◆ TEKST ŹRÓDŁOWY:
-------------------------
# Uslugi serwerowe

## CyriC

Witam,

Mam kolejny problem  :Smile: 

Przenioslem pod gentoo dwa serwery: FTP i Enemy-Territory, serwer FTP jest dostepny tylko dla sieci  LAN, natomiast ET ma przekierowany port i jest dostepny na zewnatrz. Problem w tym ze obydwa serwery nie sa widoczne poza moim kompem.

FTP - to glftpd na porcie 6009

ET - niby jest widoczny w LAN'ie ale nie jest widoczny na zewnatrz.

Na poprzedniej dystrybucji (Aurox) wszystko bylo w porzadku.

Uzywam Firewall'a iptables i nakladki na niego firestarter. Odblokowalem porty 6009 i port et: 27960. W czym moze byc problem ??
-------------------------
◆ WYODRĘBNIONE DANE:
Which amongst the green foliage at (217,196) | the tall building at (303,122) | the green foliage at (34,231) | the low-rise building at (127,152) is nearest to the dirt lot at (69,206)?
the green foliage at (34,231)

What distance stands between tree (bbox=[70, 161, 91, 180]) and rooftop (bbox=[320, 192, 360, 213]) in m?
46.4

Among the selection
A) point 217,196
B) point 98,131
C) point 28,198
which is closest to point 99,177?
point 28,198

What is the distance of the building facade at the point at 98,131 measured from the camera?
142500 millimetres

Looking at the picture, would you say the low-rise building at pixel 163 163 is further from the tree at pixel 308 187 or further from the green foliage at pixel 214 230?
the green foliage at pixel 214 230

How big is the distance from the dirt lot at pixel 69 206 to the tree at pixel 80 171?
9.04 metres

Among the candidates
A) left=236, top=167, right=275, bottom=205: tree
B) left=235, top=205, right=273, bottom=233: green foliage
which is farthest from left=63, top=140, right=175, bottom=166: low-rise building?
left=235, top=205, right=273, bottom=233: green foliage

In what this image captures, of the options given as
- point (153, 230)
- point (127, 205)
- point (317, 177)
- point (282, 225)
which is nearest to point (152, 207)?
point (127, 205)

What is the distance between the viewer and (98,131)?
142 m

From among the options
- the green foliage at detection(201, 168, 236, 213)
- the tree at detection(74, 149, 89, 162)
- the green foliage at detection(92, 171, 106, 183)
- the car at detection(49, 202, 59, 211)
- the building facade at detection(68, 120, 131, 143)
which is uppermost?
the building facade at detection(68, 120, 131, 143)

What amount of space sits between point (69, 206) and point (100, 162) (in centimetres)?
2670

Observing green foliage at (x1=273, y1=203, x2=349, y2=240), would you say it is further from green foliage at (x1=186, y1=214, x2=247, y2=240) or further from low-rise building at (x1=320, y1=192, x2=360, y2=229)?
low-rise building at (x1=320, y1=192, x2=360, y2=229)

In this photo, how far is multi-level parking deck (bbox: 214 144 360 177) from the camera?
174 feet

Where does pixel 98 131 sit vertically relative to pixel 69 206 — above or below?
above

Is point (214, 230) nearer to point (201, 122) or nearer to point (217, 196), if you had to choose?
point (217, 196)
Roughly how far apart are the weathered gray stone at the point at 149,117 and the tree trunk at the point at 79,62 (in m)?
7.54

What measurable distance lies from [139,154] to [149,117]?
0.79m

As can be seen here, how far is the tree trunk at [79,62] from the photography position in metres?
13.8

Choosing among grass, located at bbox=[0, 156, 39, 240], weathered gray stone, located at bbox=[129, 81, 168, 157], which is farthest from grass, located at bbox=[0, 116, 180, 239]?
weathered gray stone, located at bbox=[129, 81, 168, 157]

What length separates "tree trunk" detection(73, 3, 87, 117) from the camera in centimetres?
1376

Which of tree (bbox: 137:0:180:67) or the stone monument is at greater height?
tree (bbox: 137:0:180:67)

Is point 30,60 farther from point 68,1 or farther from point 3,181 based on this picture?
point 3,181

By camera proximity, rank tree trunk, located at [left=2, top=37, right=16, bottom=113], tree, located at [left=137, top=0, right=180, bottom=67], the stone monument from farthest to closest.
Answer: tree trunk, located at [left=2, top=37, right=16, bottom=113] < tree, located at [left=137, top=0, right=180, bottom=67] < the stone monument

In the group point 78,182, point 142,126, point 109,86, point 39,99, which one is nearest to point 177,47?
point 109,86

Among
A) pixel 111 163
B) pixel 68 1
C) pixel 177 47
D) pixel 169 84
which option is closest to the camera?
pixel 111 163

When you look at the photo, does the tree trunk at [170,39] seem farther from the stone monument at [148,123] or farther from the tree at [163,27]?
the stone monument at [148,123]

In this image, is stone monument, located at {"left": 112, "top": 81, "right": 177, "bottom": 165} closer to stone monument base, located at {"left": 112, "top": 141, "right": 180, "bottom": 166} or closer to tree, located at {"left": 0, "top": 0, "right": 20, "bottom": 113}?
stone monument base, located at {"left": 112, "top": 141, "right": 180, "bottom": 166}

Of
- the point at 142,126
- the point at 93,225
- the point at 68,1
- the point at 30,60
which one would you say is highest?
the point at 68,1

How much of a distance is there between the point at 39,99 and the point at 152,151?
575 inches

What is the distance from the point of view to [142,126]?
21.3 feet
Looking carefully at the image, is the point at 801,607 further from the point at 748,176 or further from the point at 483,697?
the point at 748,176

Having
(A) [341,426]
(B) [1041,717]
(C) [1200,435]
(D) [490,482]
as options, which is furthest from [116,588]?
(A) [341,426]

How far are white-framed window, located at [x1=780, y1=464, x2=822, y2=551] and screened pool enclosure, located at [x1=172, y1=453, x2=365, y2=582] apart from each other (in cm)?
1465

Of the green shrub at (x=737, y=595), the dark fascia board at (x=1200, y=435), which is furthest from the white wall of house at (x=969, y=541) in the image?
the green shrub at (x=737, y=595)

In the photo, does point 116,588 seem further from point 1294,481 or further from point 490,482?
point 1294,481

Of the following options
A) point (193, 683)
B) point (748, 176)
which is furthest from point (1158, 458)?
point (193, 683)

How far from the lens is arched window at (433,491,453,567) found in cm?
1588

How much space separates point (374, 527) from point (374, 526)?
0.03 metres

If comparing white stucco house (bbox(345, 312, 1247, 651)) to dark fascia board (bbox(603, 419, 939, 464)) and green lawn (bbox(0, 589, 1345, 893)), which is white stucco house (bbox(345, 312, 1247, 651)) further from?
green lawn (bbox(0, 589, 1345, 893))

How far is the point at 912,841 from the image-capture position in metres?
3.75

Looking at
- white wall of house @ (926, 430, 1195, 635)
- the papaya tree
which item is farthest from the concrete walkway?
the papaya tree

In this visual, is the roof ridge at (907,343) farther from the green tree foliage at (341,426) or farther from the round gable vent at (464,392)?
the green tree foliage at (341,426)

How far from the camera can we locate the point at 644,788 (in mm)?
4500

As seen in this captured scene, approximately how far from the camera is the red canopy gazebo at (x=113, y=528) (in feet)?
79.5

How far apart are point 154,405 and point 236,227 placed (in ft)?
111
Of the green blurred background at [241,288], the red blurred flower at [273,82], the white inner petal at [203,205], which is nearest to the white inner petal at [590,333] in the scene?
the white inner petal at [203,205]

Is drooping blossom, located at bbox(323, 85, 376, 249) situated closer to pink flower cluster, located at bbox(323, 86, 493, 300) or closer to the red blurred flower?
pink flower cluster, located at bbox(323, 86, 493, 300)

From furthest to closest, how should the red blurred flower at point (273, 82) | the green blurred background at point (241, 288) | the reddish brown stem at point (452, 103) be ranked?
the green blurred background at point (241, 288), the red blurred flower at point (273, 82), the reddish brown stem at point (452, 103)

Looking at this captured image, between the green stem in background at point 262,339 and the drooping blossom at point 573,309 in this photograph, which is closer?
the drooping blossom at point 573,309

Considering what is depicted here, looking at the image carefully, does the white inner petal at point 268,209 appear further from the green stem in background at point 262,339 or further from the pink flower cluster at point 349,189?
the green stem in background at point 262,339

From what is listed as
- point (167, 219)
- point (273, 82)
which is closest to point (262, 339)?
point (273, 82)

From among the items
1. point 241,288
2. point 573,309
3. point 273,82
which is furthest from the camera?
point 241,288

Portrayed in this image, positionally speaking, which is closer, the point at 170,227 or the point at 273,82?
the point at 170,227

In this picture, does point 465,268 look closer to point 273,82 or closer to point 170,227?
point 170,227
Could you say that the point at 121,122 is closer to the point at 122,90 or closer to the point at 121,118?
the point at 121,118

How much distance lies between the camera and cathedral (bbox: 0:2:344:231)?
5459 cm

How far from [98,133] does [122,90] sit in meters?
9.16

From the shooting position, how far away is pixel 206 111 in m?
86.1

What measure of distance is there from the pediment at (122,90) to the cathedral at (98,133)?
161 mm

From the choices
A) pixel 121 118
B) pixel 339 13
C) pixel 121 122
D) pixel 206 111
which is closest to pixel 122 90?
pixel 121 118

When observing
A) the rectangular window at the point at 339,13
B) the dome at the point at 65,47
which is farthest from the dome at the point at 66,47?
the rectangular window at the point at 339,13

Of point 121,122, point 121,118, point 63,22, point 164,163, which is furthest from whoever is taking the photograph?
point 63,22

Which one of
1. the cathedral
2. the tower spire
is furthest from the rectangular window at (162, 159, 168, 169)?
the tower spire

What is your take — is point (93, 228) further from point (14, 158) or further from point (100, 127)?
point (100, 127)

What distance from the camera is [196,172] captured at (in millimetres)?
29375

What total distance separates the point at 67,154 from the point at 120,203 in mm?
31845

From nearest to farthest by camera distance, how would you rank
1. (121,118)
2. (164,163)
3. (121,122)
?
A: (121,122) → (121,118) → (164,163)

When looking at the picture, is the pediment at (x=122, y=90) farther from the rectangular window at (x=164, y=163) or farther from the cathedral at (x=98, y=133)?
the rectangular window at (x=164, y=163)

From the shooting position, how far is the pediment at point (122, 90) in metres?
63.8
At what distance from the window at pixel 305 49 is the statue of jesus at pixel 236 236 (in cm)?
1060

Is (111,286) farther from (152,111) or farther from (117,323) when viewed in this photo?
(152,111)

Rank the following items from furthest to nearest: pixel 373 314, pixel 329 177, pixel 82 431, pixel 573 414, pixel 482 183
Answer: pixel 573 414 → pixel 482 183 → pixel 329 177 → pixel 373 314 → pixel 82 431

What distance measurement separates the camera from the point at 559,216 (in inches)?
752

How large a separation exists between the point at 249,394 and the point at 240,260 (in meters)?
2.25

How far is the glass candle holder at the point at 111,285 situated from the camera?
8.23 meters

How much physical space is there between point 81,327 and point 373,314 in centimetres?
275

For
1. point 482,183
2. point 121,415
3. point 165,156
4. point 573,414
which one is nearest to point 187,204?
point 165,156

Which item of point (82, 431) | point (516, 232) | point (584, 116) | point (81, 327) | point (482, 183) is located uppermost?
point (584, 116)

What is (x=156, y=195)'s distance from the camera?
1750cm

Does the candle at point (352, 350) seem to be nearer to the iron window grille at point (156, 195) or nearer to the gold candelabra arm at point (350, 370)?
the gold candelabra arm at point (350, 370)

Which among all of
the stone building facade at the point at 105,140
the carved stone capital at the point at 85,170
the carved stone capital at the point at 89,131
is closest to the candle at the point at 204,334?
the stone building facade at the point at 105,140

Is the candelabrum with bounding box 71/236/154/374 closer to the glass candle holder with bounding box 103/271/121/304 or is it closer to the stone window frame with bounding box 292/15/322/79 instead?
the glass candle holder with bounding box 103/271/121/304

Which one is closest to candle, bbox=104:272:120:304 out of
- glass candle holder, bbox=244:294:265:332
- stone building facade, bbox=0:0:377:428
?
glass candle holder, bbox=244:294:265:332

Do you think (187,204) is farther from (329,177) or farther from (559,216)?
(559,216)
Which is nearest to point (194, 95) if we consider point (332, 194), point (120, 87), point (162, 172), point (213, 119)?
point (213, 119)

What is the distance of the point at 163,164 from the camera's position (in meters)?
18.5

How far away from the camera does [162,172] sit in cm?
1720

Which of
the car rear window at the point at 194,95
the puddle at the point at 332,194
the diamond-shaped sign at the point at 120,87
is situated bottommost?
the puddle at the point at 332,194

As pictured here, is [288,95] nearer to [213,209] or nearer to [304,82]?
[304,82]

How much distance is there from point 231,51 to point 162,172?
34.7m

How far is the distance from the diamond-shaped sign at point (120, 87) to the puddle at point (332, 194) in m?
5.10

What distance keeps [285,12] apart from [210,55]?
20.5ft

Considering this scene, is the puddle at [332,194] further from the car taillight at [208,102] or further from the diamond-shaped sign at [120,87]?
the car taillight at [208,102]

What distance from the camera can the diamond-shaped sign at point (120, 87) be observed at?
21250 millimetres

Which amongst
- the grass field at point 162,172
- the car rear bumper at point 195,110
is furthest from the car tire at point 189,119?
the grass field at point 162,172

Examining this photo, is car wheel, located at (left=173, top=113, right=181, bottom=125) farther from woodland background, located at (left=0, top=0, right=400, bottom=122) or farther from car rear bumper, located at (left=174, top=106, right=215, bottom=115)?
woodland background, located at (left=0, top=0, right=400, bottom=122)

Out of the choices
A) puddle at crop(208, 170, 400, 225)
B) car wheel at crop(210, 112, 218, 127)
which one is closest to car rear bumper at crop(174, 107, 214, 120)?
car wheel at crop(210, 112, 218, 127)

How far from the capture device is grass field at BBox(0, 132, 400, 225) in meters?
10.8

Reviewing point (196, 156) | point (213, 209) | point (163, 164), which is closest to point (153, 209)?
-------------------------
◆ TREŚĆ ZADANIA: Jak w dwóch zdaniach streścisz tekst źródłowy o usługach serwerowych?

◆ WYNIK ZADANIA: Użytkownik CyriC przeniósł pod Gentoo serwer FTP (glftpd na porcie 6009) oraz serwer Enemy-Territory z przekierowanym portem i zgłasza problem z ich widocznością, choć na poprzedniej dystrybucji, Auroksie, wszystko było w porządku. Używa zapory iptables z nakładką firestarter, odblokował porty 6009 i 27960 i pyta, w czym może leżeć problem.